# [INSTRUCTIONS TO FOLLOW]
Reproduce the rows below verbatim, starting at the first row and ending at the row that contains "Dometic-CoolMatic CRE 80".

# [DATA LISTING]
****************************************

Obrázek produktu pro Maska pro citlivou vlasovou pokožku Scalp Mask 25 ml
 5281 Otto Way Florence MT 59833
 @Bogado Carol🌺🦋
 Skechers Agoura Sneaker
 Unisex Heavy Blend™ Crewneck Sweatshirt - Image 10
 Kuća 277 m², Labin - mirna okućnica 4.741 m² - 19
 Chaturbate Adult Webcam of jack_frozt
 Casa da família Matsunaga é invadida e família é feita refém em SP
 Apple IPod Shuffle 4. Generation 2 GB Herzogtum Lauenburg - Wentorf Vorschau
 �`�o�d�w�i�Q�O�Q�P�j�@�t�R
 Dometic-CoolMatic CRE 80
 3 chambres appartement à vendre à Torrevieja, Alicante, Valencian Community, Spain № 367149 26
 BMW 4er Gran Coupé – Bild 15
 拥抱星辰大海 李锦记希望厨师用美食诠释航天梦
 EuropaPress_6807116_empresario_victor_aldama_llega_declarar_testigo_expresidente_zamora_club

****************************************

# [TASK RESPONSE]
Obrázek produktu pro Maska pro citlivou vlasovou pokožku Scalp Mask 25 ml
 5281 Otto Way Florence MT 59833
 @Bogado Carol🌺🦋
 Skechers Agoura Sneaker
 Unisex Heavy Blend™ Crewneck Sweatshirt - Image 10
 Kuća 277 m², Labin - mirna okućnica 4.741 m² - 19
 Chaturbate Adult Webcam of jack_frozt
 Casa da família Matsunaga é invadida e família é feita refém em SP
 Apple IPod Shuffle 4. Generation 2 GB Herzogtum Lauenburg - Wentorf Vorschau
 �`�o�d�w�i�Q�O�Q�P�j�@�t�R
 Dometic-CoolMatic CRE 80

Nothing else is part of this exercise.